Hi Catherine & louisvdw

Neither of you said a good word about the place except that it was 'very good value for money' and 'I would visit the camp again'.

It sounds like the bum end of Kruger to be polite. What on earth would anyone want to pay anything for it or stay there one night on your recommendations. You must be keeping a secret ot two here.

Or are you doing what I do with Tamboti and Kgalagadi :twisted:


Bush Baptist, what you get is to stay in a very beautiful and extremely peaceful camp in one of the best areas of the Park. If you share with a large group of your friends and loved ones you can do this at very little cost, albeit with the snags I and louisvdw have described. This is the 'good value' part. It was just the two of us staying there. We went for the peace and quiet.

To be honest, basically we got pi**ed off about the lack of electricity. As I said above, the electricity did not come on until about 6pm. In the morning after our first night the electricity was still on but was off again when we got back from our early morning drive. However, the following night it went off at some time between 2 and 3am. Also, we did not have any hot water for the first 24 hours of our stay - something I also forgot to mention above. I really do think the accommodation pages of the website should advise people of the electricity situation, especially for those with children.

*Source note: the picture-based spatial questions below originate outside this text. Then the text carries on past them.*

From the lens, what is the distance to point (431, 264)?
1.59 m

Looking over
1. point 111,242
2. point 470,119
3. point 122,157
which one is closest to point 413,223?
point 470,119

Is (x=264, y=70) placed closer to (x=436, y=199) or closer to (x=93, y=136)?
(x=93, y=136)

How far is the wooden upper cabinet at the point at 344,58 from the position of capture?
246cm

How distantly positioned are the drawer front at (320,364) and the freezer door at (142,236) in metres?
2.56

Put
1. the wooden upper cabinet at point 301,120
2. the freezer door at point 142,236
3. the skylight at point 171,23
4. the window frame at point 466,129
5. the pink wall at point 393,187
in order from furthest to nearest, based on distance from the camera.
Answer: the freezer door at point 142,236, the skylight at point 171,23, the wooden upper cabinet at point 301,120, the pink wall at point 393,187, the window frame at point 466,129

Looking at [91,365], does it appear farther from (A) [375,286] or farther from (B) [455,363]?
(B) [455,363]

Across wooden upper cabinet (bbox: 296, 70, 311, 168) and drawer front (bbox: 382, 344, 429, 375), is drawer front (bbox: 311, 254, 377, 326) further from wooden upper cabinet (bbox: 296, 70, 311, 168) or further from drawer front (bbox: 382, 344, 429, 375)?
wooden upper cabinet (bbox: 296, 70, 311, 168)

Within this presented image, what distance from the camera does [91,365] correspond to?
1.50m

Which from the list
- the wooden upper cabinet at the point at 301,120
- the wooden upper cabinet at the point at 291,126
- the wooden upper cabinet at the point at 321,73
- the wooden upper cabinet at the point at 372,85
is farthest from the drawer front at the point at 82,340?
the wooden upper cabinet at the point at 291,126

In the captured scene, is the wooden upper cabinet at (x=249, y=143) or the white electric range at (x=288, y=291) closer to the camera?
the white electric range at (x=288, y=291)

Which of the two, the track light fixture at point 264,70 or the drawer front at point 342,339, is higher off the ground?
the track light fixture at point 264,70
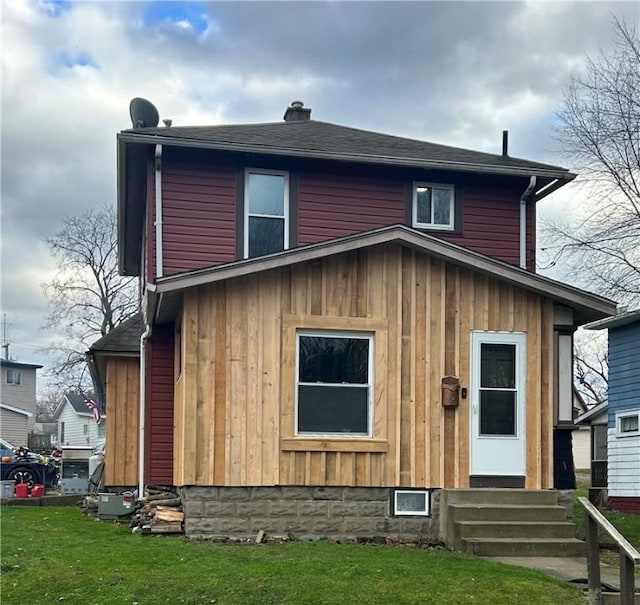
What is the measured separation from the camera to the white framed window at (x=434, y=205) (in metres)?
13.2

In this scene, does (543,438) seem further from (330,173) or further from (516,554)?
(330,173)

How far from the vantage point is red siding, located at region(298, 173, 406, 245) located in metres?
12.8

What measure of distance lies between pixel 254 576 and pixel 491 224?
819 cm

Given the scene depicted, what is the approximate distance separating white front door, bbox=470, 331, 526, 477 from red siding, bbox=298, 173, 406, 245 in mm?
3461

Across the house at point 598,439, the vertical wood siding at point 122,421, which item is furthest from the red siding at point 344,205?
the house at point 598,439

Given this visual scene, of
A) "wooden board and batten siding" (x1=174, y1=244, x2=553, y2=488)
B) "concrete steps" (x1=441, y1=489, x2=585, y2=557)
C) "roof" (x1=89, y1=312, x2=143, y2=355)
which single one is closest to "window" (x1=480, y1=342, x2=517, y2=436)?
"wooden board and batten siding" (x1=174, y1=244, x2=553, y2=488)

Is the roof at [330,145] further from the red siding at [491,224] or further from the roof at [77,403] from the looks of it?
the roof at [77,403]

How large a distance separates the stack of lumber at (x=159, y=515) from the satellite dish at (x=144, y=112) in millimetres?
6449

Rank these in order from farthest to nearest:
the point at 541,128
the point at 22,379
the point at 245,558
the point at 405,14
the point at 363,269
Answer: the point at 22,379
the point at 541,128
the point at 405,14
the point at 363,269
the point at 245,558

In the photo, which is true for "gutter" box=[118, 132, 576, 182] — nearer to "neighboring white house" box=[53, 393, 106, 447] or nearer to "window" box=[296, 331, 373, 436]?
"window" box=[296, 331, 373, 436]

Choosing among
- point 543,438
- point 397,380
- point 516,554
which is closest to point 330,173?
point 397,380

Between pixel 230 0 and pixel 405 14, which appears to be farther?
pixel 405 14

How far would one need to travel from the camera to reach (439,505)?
9.73 meters

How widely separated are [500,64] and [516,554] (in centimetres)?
976
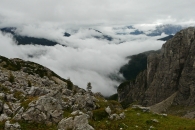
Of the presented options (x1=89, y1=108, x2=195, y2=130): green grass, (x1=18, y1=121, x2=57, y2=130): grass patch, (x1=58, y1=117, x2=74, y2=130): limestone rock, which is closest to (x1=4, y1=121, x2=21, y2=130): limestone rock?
(x1=18, y1=121, x2=57, y2=130): grass patch

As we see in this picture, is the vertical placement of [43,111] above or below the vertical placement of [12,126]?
above

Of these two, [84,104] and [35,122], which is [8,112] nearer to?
[35,122]

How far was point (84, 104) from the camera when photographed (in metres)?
54.5

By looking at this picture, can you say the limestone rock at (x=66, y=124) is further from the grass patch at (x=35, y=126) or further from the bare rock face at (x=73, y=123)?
the grass patch at (x=35, y=126)

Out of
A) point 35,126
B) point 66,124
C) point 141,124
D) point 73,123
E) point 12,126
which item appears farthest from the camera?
point 141,124

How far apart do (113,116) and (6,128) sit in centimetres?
1954

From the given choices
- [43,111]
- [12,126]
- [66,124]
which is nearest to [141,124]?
[66,124]

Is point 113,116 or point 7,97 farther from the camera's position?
point 7,97

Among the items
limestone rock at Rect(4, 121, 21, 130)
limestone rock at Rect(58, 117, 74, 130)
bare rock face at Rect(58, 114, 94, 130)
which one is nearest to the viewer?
limestone rock at Rect(4, 121, 21, 130)

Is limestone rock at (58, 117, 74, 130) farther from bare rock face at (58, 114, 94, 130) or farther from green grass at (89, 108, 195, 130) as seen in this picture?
green grass at (89, 108, 195, 130)

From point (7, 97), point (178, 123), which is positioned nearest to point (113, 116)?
point (178, 123)

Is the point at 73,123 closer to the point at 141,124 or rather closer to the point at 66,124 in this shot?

We did not experience the mice problems that louisvdw did but there were boxes of poison in the bathroom to attract rodents. Louisvdw is right about the lack of management, before we arrived the attendants (Pilata and his wife) seemed to have no idea of the size of our party or the number of nights we were staying.

I did not know that the solar power system had been damaged. Louisvdw's post is the first I've seen that mentions this. Why has it not been mended? Only if the power situation is sorted out would we consider staying there again.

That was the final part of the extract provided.